[Questions about scene geometry]
___

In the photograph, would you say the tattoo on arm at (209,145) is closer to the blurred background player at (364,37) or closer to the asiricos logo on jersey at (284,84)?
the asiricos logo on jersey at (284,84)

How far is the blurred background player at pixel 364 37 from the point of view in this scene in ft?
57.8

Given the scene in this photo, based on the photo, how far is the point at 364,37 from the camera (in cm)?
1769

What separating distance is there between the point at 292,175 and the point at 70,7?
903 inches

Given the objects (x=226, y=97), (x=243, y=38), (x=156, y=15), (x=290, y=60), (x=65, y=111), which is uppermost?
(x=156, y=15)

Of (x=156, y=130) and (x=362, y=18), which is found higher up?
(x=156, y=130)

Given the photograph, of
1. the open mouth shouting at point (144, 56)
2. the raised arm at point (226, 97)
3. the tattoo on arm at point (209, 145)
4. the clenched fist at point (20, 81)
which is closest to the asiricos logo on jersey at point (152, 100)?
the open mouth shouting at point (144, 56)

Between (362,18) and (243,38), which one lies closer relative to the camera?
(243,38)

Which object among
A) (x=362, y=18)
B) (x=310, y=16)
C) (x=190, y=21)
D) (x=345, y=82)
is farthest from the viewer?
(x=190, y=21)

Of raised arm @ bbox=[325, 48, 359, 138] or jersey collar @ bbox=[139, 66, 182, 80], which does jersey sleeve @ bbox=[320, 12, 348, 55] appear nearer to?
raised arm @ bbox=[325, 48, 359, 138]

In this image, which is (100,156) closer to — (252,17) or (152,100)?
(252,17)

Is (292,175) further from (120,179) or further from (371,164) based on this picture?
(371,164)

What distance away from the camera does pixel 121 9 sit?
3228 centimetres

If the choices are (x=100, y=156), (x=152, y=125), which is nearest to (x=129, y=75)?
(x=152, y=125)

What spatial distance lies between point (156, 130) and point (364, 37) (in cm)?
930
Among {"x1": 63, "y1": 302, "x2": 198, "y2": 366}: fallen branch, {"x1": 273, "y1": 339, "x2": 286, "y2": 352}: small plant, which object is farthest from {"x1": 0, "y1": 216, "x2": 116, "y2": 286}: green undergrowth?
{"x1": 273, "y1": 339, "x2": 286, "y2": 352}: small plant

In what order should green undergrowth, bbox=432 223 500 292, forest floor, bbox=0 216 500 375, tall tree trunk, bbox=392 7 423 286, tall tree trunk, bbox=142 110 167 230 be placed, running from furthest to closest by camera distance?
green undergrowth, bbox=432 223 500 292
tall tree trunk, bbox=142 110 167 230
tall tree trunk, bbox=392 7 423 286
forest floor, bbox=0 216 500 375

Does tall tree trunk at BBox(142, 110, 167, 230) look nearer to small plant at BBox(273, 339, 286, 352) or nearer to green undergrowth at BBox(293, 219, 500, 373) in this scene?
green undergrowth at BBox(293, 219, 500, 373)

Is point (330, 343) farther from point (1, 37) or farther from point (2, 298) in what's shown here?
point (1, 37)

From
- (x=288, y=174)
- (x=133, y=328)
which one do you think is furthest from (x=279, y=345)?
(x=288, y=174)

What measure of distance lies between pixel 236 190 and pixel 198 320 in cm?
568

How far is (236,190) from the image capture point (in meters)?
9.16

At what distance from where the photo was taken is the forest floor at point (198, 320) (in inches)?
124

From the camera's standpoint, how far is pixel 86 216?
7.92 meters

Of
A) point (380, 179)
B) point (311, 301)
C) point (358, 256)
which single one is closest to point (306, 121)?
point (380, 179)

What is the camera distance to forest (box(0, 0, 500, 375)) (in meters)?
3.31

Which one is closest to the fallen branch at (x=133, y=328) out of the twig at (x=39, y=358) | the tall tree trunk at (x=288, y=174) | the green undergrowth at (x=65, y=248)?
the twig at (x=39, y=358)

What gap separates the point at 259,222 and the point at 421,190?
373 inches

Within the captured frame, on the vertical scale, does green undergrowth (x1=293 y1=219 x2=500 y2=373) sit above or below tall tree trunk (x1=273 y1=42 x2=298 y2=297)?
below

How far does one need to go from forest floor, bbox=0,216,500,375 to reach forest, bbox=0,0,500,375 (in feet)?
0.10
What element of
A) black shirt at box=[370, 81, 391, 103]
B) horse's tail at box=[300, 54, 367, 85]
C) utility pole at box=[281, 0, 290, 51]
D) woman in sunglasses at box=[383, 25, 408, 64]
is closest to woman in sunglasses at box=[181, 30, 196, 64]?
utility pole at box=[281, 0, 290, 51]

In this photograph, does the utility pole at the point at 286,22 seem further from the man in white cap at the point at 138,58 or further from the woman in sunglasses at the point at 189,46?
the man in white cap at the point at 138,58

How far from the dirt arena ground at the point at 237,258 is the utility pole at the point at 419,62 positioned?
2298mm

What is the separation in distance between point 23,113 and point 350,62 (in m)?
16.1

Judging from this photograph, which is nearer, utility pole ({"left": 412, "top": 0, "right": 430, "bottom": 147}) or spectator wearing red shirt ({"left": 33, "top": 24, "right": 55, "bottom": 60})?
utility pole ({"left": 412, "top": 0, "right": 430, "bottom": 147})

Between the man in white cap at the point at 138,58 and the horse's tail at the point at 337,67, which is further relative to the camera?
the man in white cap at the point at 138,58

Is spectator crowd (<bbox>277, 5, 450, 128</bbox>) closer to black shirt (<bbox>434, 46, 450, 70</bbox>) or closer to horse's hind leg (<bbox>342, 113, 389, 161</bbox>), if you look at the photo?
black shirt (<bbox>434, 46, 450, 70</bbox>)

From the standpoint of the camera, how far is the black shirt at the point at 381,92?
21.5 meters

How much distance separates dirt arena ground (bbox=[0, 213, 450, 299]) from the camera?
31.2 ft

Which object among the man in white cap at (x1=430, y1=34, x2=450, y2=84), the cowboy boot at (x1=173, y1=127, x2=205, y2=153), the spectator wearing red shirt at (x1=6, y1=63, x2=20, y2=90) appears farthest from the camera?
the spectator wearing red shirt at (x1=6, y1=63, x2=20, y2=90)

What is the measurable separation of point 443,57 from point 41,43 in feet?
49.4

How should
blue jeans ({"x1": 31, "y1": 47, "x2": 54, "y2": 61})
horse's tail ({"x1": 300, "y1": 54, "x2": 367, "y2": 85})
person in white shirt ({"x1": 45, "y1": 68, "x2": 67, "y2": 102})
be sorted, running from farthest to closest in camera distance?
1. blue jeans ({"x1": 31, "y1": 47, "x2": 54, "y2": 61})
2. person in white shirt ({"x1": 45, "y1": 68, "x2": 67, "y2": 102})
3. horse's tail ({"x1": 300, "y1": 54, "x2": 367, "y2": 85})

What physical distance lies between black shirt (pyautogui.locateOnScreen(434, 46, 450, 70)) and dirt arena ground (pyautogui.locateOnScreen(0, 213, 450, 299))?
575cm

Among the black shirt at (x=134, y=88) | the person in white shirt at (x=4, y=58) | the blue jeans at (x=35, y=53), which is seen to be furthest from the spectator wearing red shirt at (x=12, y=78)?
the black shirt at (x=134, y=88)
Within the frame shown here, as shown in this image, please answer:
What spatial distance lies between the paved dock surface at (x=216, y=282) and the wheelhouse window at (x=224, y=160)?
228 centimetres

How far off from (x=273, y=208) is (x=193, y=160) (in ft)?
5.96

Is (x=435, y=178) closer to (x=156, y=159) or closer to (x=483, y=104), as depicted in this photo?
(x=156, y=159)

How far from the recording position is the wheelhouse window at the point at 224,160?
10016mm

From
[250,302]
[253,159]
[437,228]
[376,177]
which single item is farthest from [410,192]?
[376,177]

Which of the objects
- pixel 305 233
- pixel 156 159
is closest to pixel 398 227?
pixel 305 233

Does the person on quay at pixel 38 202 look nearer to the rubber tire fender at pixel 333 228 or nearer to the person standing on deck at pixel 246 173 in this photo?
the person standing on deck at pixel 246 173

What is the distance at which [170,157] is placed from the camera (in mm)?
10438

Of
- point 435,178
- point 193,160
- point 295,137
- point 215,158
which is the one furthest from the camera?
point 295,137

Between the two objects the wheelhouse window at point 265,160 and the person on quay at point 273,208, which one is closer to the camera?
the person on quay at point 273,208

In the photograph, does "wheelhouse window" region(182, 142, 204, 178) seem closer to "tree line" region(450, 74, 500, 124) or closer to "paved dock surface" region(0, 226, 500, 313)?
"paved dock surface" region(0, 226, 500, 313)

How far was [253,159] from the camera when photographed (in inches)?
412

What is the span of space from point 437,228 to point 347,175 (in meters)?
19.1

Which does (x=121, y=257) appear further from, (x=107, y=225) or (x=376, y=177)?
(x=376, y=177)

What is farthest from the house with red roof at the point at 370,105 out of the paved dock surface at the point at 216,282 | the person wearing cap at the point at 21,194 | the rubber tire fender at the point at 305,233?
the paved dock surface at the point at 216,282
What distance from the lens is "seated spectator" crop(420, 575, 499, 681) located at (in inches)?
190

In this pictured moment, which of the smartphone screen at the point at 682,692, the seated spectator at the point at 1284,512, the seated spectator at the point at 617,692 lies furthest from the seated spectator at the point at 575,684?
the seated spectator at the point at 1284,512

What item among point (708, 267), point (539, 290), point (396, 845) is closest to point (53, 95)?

___

Repeat exactly the lines above, starting with the line that contains "What is the distance" and ending with the last line, both included, and nothing else.

What is the distance at which [170,157] is placed from the camera (in mm)?
10438

Of
- point 435,178
- point 193,160
- point 295,137
- point 215,158
which is the one furthest from the camera?
point 295,137

Between the two objects the wheelhouse window at point 265,160 and the person on quay at point 273,208, which one is closer to the camera?
the person on quay at point 273,208

In the photograph, does "wheelhouse window" region(182, 142, 204, 178) seem closer to "tree line" region(450, 74, 500, 124) or closer to "paved dock surface" region(0, 226, 500, 313)?
"paved dock surface" region(0, 226, 500, 313)

How far was [253,159] from the camera when photographed (in inches)?
412

What is the span of space from point 437,228 to point 347,175 (in meters)?
19.1

Which does (x=121, y=257) appear further from, (x=107, y=225) or (x=376, y=177)?
(x=376, y=177)

What is farthest from the house with red roof at the point at 370,105 out of the paved dock surface at the point at 216,282 | the person wearing cap at the point at 21,194 | the rubber tire fender at the point at 305,233?
the paved dock surface at the point at 216,282
What distance from the lens is "seated spectator" crop(420, 575, 499, 681) located at (in inches)?
190

In this pictured moment, which of the smartphone screen at the point at 682,692, the seated spectator at the point at 1284,512, the seated spectator at the point at 617,692 lies furthest from the seated spectator at the point at 575,684?
the seated spectator at the point at 1284,512

What item among point (708, 267), point (539, 290), point (396, 845) is closest to point (53, 95)?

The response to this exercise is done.